▶ _Text shown_:
###

12. Maintenance and Support. "First Level Support": Company shall be responsible for providing First Level Support for Qube. "First Level Support" shall include call acceptance and response to Customers, problem trouble shooting and identification and provision of fixes, work-arounds and other maintenance releases to Qube as detailed in Schedule B attached hereto. It is recognized that First Level Support does not exist today.
"Second Level Support": Company will provide XML Global with support services, all as set forth in Schedule B, said schedule to be provided within 90 days of the date of this agreement. The Parties shall follow the following procedures:
(a) Company shall be responsible for reviewing all reported errors to determine if the error occurs in Qube or in other products not supplied by them.
(b) Company shall submit detailed written descriptions of any reported errors. If Company is not able to replicate the error, Company shall use reasonable efforts to provide additional information reasonably required by the other (which may include a sample program enabling replication of the error).13. Minimum Support Commitments. Company will continue to support earlier versions of Qube at least as far back as one Enhancement, for a minimum of (12) twelve months after availability of the next Enhancement.

###

▶ _Work item 1_: In the maintenance and support text, within how many days of the agreement date is Schedule B to be provided?
▶ _Work item 2_: Rewrite the maintenance and support text, beginning at the words "12. Maintenance and" and stopping after "not exist today.", with "Qube" changed to "the Product".
None of the lines are needed for this work.

▶ _Raw data_:
###

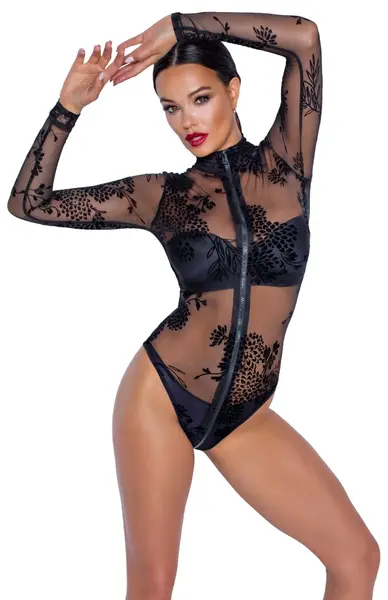 Noir Handmade Body M Long Sleeve Powernet Floral Velvet Black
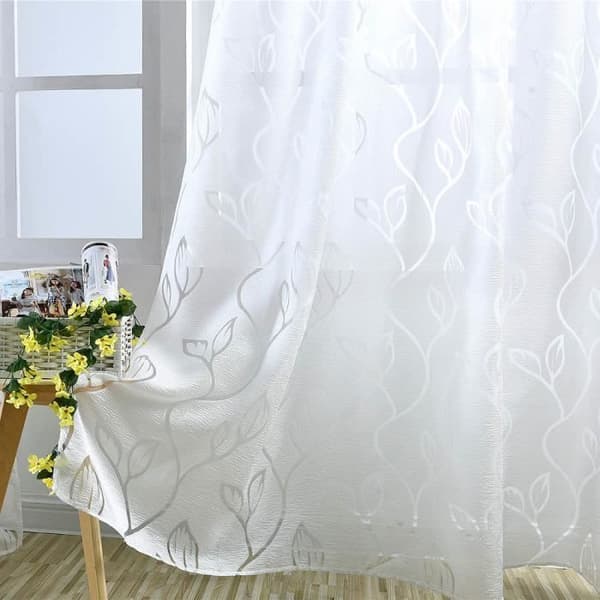Voile Gardin - 100x250 cm - Vit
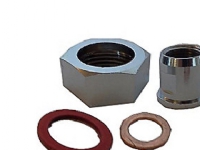 Forskruning 3/4''x10mm - med kobling til Cu-rør. med pakning. Forkromet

###

▶ _Expected output 1_: Within 90 days of the date of the agreement.

▶ _Expected output 2_:
12. Maintenance and Support. "First Level Support": Company shall be responsible for providing First Level Support for the Product. "First Level Support" shall include call acceptance and response to Customers, problem trouble shooting and identification and provision of fixes, work-arounds and other maintenance releases to the Product as detailed in Schedule B attached hereto. It is recognized that First Level Support does not exist today.